Furthermore, a Gallup poll conducted for more than a decade shows the percentage of Americans with stock market investments has strayed by only a few percentage points from the survey's margin of error (it's hardly changed, in other words). In 1999, 58% of American households reported owning stocks, according to Gallup. In 2011, 54% did. The margin of error in any year is plus or minus 4%. Again, no big exodus.
And that's what we discovered last year when we asked some of the world's biggest brokers what their clients were doing. At the Vanguard Group, 98% of investors didn't make a single change to their retirement portfolios last summer, when market volatility peaked. "Ninety-eight percent took the long-term view," wrote Steve Utkus, who oversees the Vanguard Center for Retirement Research. "Those trading are a very small subset of investors." Throughout the entire financial crisis, only 3% of Vanguard investors cashed out entirely. E*TRADE
And nationwide retirement assets are at an all-time high, if you're wondering.
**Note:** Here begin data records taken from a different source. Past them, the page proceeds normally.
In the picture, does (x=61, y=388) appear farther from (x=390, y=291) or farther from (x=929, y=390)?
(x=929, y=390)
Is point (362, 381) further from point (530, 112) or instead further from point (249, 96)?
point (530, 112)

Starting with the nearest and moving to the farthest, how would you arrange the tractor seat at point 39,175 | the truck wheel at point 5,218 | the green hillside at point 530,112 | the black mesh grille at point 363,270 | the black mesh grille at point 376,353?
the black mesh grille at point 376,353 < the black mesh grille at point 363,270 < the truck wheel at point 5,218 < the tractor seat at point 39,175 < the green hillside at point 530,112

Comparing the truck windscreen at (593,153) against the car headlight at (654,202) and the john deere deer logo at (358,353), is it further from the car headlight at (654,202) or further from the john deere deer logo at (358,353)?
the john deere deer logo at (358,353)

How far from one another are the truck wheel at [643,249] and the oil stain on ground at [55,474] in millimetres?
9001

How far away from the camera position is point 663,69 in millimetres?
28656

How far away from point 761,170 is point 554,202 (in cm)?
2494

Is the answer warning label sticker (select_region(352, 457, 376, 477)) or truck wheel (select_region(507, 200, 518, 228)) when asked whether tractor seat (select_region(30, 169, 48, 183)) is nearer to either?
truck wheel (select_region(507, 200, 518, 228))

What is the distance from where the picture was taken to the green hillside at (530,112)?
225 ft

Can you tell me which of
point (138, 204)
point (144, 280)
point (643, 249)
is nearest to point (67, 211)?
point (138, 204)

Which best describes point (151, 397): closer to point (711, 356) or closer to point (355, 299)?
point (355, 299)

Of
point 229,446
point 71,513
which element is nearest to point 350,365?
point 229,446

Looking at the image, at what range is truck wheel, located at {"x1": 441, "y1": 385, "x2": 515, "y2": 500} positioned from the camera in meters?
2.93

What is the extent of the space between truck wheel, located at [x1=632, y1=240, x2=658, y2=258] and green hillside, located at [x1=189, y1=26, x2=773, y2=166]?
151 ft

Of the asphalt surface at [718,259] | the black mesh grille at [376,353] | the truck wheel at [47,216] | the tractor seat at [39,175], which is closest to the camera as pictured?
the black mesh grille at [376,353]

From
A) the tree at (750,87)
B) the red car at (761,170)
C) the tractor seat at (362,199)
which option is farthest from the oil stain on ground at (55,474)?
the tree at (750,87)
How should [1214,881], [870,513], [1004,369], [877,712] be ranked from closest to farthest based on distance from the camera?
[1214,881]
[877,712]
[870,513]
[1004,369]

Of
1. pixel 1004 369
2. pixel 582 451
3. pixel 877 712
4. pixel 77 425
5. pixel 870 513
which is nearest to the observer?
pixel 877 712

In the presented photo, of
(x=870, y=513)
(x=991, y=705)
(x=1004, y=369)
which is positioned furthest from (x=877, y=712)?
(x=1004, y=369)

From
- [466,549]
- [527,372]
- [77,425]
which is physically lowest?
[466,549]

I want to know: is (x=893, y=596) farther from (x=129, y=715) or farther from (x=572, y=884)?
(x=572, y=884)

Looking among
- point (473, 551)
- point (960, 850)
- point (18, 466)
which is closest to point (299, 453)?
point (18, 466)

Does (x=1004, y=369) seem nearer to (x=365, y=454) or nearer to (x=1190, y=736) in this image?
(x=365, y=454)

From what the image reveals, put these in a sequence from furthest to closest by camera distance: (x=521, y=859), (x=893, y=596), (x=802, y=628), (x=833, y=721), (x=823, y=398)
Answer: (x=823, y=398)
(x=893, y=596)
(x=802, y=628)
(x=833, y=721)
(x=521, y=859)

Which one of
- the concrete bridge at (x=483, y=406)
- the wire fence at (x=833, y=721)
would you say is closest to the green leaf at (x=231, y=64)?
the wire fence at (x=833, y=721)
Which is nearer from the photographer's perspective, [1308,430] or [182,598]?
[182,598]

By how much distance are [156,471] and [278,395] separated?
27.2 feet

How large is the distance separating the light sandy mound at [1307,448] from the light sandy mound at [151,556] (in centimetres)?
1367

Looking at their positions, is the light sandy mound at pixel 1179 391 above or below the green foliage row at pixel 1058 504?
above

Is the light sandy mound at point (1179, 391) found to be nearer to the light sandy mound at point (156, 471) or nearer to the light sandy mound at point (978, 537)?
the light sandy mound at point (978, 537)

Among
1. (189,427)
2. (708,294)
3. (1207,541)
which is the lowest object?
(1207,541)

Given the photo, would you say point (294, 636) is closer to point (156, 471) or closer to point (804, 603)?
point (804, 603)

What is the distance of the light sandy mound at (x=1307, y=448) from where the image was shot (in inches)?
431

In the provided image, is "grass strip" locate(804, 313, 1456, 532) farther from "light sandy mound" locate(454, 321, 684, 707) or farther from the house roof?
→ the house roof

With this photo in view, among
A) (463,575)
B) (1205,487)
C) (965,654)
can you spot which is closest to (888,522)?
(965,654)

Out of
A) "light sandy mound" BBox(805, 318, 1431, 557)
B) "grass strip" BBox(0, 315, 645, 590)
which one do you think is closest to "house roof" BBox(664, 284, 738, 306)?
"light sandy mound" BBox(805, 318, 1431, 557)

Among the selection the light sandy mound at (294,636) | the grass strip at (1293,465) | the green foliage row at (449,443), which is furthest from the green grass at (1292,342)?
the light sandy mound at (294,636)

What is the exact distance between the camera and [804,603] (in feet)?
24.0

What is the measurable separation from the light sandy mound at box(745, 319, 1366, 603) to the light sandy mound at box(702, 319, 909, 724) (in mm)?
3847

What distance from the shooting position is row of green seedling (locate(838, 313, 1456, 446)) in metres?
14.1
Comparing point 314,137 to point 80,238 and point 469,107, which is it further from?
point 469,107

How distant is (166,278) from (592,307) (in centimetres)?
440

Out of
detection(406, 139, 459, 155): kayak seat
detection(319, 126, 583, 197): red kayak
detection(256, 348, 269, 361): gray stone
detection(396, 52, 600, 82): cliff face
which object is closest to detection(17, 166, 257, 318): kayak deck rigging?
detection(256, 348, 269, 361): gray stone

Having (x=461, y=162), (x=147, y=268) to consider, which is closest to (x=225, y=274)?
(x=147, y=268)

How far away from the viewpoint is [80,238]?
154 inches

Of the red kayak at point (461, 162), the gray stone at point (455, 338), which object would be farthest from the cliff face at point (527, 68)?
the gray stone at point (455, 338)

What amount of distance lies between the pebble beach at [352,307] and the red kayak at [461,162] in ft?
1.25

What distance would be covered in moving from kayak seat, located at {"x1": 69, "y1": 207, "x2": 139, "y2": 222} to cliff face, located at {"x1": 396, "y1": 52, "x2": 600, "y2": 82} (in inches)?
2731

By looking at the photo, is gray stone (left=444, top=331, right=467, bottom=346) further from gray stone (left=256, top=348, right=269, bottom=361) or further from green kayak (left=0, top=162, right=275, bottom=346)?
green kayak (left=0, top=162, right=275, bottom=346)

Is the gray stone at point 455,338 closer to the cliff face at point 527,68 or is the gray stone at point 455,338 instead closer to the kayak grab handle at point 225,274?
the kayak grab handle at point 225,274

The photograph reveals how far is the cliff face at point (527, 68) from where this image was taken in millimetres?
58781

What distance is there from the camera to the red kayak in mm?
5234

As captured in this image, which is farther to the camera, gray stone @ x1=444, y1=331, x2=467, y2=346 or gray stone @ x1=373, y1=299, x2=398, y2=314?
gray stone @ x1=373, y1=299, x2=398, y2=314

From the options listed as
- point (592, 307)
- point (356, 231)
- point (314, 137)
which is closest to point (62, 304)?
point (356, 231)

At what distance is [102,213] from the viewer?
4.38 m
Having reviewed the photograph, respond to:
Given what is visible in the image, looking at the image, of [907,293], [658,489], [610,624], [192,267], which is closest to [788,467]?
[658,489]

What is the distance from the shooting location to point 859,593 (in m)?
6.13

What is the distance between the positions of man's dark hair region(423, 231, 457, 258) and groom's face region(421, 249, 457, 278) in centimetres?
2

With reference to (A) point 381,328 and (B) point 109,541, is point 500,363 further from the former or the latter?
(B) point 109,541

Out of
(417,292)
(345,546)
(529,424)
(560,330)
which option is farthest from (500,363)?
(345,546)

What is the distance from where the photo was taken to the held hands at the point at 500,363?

In a way, that's unfortunate. Investors should want everyone else to give up, throw in the towel, and vow never to return. That's when the bargains arrive. "Volatility scares enough people out of the market to generate superior returns for those who stay in," Wharton professor Jeremy Siegel said last year.
But let's make something clear: Volatility hasn't scared a lot of people out of the market. Less hyperbole, more numbers, and we're all better off.